Prompt: Look below for the line with "Is [1129,260] further". Extract that line and each one after it through the last, word for word.

Provided data:

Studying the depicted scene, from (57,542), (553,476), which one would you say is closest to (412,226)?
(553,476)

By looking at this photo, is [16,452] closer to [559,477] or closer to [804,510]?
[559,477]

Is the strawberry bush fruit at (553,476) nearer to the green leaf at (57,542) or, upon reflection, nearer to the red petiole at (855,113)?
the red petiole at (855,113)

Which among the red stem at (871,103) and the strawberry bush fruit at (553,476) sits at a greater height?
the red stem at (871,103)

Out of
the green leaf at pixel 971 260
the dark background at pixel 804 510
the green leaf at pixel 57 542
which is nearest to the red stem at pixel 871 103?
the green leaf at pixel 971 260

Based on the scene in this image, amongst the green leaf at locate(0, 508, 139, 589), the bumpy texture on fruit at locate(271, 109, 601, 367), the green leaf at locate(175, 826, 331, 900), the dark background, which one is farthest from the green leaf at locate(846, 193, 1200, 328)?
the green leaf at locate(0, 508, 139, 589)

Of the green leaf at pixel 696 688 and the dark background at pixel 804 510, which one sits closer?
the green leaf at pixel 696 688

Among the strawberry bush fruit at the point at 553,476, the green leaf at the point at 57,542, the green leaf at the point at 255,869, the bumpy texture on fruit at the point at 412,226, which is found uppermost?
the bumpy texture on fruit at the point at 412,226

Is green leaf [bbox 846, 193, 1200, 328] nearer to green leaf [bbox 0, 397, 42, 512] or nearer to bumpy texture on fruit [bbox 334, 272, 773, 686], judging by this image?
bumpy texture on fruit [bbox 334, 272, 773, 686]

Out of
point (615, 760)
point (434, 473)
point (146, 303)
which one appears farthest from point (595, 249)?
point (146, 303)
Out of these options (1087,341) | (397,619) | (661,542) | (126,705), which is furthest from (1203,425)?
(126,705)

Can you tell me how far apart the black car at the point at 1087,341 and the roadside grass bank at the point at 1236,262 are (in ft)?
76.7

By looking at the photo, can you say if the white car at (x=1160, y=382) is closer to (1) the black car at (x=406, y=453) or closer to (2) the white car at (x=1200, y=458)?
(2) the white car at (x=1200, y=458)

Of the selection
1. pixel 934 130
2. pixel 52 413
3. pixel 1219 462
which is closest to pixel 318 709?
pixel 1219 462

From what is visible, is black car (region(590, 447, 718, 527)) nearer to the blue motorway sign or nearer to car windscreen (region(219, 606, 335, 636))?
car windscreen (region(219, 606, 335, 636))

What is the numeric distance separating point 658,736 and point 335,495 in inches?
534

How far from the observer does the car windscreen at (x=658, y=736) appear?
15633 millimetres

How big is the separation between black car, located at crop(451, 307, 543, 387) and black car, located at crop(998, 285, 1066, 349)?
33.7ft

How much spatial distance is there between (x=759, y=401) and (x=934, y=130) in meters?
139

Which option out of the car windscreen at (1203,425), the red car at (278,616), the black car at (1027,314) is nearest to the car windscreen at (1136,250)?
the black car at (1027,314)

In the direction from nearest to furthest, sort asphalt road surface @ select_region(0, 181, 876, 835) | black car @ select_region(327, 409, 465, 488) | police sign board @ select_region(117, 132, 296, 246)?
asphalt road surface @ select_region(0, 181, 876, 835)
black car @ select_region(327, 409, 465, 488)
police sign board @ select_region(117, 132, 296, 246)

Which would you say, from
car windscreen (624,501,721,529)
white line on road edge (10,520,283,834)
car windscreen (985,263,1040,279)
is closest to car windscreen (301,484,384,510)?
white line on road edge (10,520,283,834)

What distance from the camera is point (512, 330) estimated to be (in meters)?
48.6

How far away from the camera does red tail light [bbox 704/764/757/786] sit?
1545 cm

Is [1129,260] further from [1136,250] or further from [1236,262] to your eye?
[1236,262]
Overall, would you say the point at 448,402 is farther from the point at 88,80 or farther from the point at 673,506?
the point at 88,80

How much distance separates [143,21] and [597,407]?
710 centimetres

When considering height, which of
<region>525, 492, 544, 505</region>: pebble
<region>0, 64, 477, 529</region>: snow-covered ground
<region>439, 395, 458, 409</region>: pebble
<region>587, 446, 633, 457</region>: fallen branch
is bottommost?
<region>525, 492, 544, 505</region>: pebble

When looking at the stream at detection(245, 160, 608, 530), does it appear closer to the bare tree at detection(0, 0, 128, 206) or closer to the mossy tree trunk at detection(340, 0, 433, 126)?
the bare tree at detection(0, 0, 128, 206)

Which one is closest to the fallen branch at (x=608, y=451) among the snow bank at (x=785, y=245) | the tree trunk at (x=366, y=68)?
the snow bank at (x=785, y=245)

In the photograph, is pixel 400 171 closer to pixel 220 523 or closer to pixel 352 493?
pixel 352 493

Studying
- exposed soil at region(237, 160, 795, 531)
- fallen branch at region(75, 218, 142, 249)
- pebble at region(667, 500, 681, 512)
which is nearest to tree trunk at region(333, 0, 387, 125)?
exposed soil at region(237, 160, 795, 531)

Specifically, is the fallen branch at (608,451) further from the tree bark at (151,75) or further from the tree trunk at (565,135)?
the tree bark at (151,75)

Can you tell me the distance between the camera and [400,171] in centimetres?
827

Full solution:
Is [1129,260] further from [1136,250] or further from [1236,262] to your eye?
[1236,262]
Overall, would you say the point at 448,402 is farther from the point at 88,80 or farther from the point at 673,506?
the point at 88,80

How much distance separates [143,21] and [597,407]?
710 centimetres

When considering height, which of
<region>525, 492, 544, 505</region>: pebble
<region>0, 64, 477, 529</region>: snow-covered ground
<region>439, 395, 458, 409</region>: pebble
<region>587, 446, 633, 457</region>: fallen branch
is bottommost?
<region>525, 492, 544, 505</region>: pebble

When looking at the stream at detection(245, 160, 608, 530), does it appear closer to the bare tree at detection(0, 0, 128, 206) or closer to the mossy tree trunk at detection(340, 0, 433, 126)?
the bare tree at detection(0, 0, 128, 206)

Which one is closest to the fallen branch at (x=608, y=451) among the snow bank at (x=785, y=245) | the tree trunk at (x=366, y=68)?
the snow bank at (x=785, y=245)

In the photograph, is pixel 400 171 closer to pixel 220 523 or closer to pixel 352 493?
pixel 352 493

Studying
- exposed soil at region(237, 160, 795, 531)
- fallen branch at region(75, 218, 142, 249)
- pebble at region(667, 500, 681, 512)
which is nearest to tree trunk at region(333, 0, 387, 125)?
exposed soil at region(237, 160, 795, 531)

Specifically, is the fallen branch at (608,451) further from the tree bark at (151,75) or further from the tree trunk at (565,135)?
the tree bark at (151,75)

Can you tell me the distance between the camera and [400,171] in centimetres?
827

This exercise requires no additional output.